After providing written informed consent, the SOT (Friedman et al., 2020) was administered using a computer monitor. A time limit of 5 min to complete 12 items was set, and the average angular error was calculated for each participant. Task order between SOT and the Left-Right task was alternated across participants.

A short induction to the AR hardware was provided with three practice trials of the Left-Right task. This also involved calibrating the HoloLens 2 to the lab environment using the anchor point, ensuring that the participants were able to see the virtual components in their field of view and in proportion. Participants were verbally instructed to take the visual perspective of the avatar and decide on whether a target object lay on the left or right of the avatar. They were then instructed to respond as quickly and accurately as possible by indicating their response with either a left or right arrow key on a computer keyboard they held. Before each trial, participants received instructions on which posture they should maintain and which target object they should focus on. They were also instructed to keep their heads and gaze facing forward at the centre of the table and to only turn their bodies to face the left or right-facing angled body position.

Participants verbally indicated when they were ready to begin the trial. Then, a fixation cross was displayed on the table for 500 ms, followed immediately by the experimental stimulus. Participants were naive to the order of the AR stimuli conditions, only receiving prior instruction about body-position conditions prior to every trial. Thus, they were not aware of the position the avatar would appear at around the table prior to beginning the trial. Feedback about accuracy was provided for practice trials, but not for the 24 experimental trials. The target object, left/right position of the gun and flower, posture, and angular disparity were counterbalanced across all experimental trials. As each participant experienced all conditions, counterbalancing was achieved using a Latin square wherein each condition was allocated to each participant the same number of times with each participant experiencing a different sequence. This was done to counterbalance learning or task order effects.

3.4 Data analysis

For the main analysis, reaction times less than 100 ms or greater than two times the standard deviation of an individual’s mean RT were excluded from the analysis to account for accidental responses and attentional issues (Ratcliff, 1993).
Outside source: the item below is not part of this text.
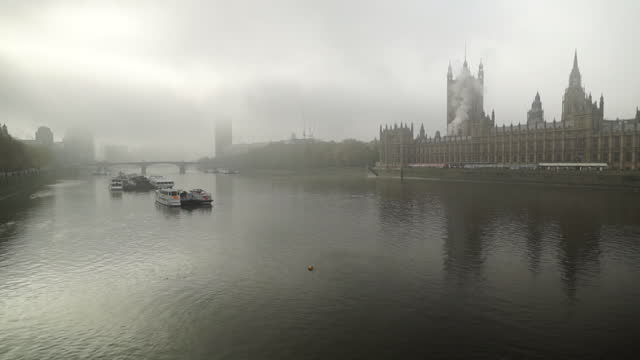 foggy weather over thames and houses of parliament - weather stock videos & royalty-free footage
Generalised linear mixed-modelling (GLMM) was used to analyse RT and accuracy data, in line with best practice protocols set out by Meteyard and Davies (2020). Cut-offs were not used here in order to preserve the usually positively skewed RT distribution as they may over-transform the data (Lo and Andrews, 2015; Ratcliff, 1993). For both RT and accuracy dependent variables, a GLMM was fit by maximum likelihood using the lme4 package (Bates et al., 2015) in R version 2023.6.2.561⁸. Predictor variables for both were avatar-participant angular disparity (40°, 80°, 120°, 160°) and participant body posture (neutral, congruent, incongruent). These predictor variables and their conditions were fixed effects for GLMM, and random effects included participant. Participant was deemed a random effect to account for individual variance in performance (Lo and Andrews, 2015).
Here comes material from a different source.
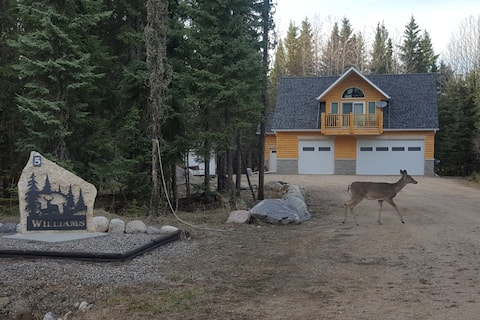 Family Friendly getaway - with Garage space!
In addition, participants were excluded from the main analysis if they were an outlier on both the main task and the SOT. This was done to assist in identifying participants who may have deficits in spatial abilities, as this test is commonly applied in research on spatial cognition (Hegarty and Waller, 2004; Friedman et al., 2020). However, none were excluded from the analysis on this basis.

4 Results

For the Left-Right task, four single data points were treated as missing due to equipment malfunction. Outliers of less than 100 ms or greater than two standard deviations of an individual’s mean RT were removed, with 554 data points remaining out of the 576 originally collected. A Wilcoxon Rank-Sum test determined there was no significant difference between clockwise or counterclockwise angles on RT $(W = 29680, p = . 376)$ , and so these conditions were treated as being the same. Participants’ average angular error on the SOT ranged from 5.70° to 97.83° ( $M = 32.18 °$ , $S D = 22.89 °$ ).

4.1 Reaction time

Mean reaction times are represented in Figure 3. These indicate that RTs were longer on average for higher angles, neutral postures, and incongruent postures. Summary scores for model comparison can be found in Table 1. Models were compared based on their complexity, with less complexity across summary scores indicating a better fit. Given the nested models, the comparison for complexity method was a Likelihood Ratio Test. In comparison to the Null model, Angle Only $(χ^{2} (3) = 173.18, p < . 001)$ fit the data better than Posture Only $(χ^{2} (2) = 8.21, p = . 016)$ . This led to a comparison between Angle Only and a model with interaction of Angle $\times$ Posture, however, the model failed to converge $(χ^{2} (8) = 15.20, p = . 055)$ . Therefore, the interaction term was simplified with Angle $+$ Posture fitting the data best $(χ^{2} (2) = 10.11, p = . 006)$ . Angle $+$ Posture was chosen as the final model.

Figure 3

Figure 3. Mean reaction times according to stimulus orientation grouped by participant posture. Clockwise and counterclockwise for each angle orientation are counted as one. Error bars represent standard errors.

Table 1

Table 1. Generalised linear mixed modelling summary scores for model comparison and model building RT = reaction time, AIC = Akaike information Criterion, BIC = Bayesian information Criterion, LL = Log likelihood.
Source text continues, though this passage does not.